第51話 伝わる砦の状況
砦の門前に現れたのは、派手な羽根付き帽子に装飾過剰なマントを羽織った男だった。後ろには、荷車を引く傭兵風の男たちが控えている。
「おやおや、こんな荒野の果てに人の匂い。しかも、なかなか立派な砦じゃありませんか。この砦から煙が立ち昇るのを見たという仲間の話を聞いて、やってきた甲斐があるというもの」
門番の合図で門が開き、中に通された商人は周囲を見渡しながら満足げに口元を歪める。
「名前はオズバルト商会、荒地の商いならお任せを」
ユリウスとリルケットが応対に出ると、商人はすかさず布を広げ、薬、乾燥肉、布、装飾品、酒と、多種多様な商品を取り出した。
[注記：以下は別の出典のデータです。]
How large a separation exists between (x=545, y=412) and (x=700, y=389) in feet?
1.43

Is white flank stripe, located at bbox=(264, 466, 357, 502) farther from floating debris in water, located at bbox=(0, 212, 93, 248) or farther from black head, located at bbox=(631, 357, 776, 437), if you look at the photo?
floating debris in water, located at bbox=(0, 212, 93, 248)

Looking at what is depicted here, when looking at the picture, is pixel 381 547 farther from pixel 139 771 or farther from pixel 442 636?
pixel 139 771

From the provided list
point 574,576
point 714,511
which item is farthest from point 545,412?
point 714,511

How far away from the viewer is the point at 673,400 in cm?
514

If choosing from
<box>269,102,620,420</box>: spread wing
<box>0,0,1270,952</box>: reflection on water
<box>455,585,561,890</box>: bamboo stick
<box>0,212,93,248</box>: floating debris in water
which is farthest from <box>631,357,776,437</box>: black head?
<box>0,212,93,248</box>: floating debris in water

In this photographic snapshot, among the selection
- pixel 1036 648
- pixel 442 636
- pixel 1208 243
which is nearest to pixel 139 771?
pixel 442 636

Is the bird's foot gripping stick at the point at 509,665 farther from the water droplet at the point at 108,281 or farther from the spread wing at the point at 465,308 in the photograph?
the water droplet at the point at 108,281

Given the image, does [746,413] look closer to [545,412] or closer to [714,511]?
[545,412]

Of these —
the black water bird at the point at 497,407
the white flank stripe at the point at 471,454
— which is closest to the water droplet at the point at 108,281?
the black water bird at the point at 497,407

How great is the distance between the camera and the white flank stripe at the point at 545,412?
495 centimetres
「お金がないのなら、物々交換でも構いませんよ? あんたたち、これだけの砦を築けたなら、それなりの技術や物も持っているでしょう?」
リルケットは苦笑し、ユリウスに目をやる。
「たしかに、薬や衣服、保存食などは喉から手が出るほど欲しいわね。でも……」
「本当に金がないんだ。交換するようなものもなあ……」
ユリウスは率直に言った。
「ここに来た人間は皆、家も財産も捨てて逃げてきた。貨幣経済とは縁遠い」
「ならば、お作りなさいな」
オズバルトが歯を見せて笑う。
「何か、売れるものを。酒でも、パンでも、工業品でも。私が運び、売って差し上げましょう」
その言葉に、ミリが目を輝かせる。
「なら……うちの工房で作った魔素鋼の工具や刃物、売れるんじゃない? あたしが保証するよ、帝都の鍛冶屋より上等だって!」
セシリアも小さく頷いた。
「私の作った保存用魔導薬も……それなりに需要はあるはず」
ユリウスは深く息を吸い、決意を込めて言った。
「ならば……この砦を、一つの町として機能させよう。僕たちの“工場”が、人々の生活を支え、経済を生む」
リィナが口を挟んだ。
「ユリウス様。交易許可区域と売買管理票の整備もお忘れなく」
「……ああ、そういうのも必要になるのか」
こうして、砦は新たな一歩を踏み出す。生き延びるためだけの場所から、人が暮らし、産み出し、回していく町へと――。
しかし、これが災いを呼ぶことになる。
グロッセンベルグ──ノルデンシュタイン砦の南方に位置する要衝都市。その中心に建つ代官府の執務室で、代官ヘルマン・ローデルは、机の上に積まれた報告書に眉間の皺を深めていた。
「……これはどういうことだ」
報告書の一文に目を留め、唸るような声を漏らす。
『ノルデンシュタイン砦にて、住民との交易成立。布、薬、ウイスキーあり』
「馬鹿な……あの砦には、追放されたユリウス様が一人で送られたはずだ」
ヴァルトハイン公爵家の長男、ユリウス・フォン・ヴァルトハイン。かつて家中から見放され、弟ライナルトが跡継ぎに据えられた際、北の朽ちた砦へと追いやられた男。
「……あの“役立たず”が、まさか」
ヘルマンは椅子にもたれ、天井を見上げるようにして肩をすくめた。
「てっきり飢えて朽ち果てたと思っていたが、生きていたばかりか、交易を始めただと?」
傍らに控えていた副官が口を挟む。
「報告によれば、砦には住民が集まり始めている様子。工房らしき建物からは煙も上がっており、鉄や酒類の生産も……」
「工房? 鉄? それに酒?」
眉がぴくりと動く。商人が北に向かうわけだ。物があるのなら売りに行くのは当然。
「……おもしろい」
口元に浮かぶのは、乾いた笑み。
「弟に公爵の座を奪われた長男が、忘れ去られた砦で民を集め、町を再建して商売を始めた、か。なかなかの英雄譚だな」
だが、その声にこもるのは決して賞賛ではなかった。
「ふん、見過ごすには少々派手にやってくれているようだ。念のため調べさせろ。誰が砦にいるのか、何を作っているのか、全てな」
ヘルマンは報告書を机に叩きつけるように置き、低く呟いた。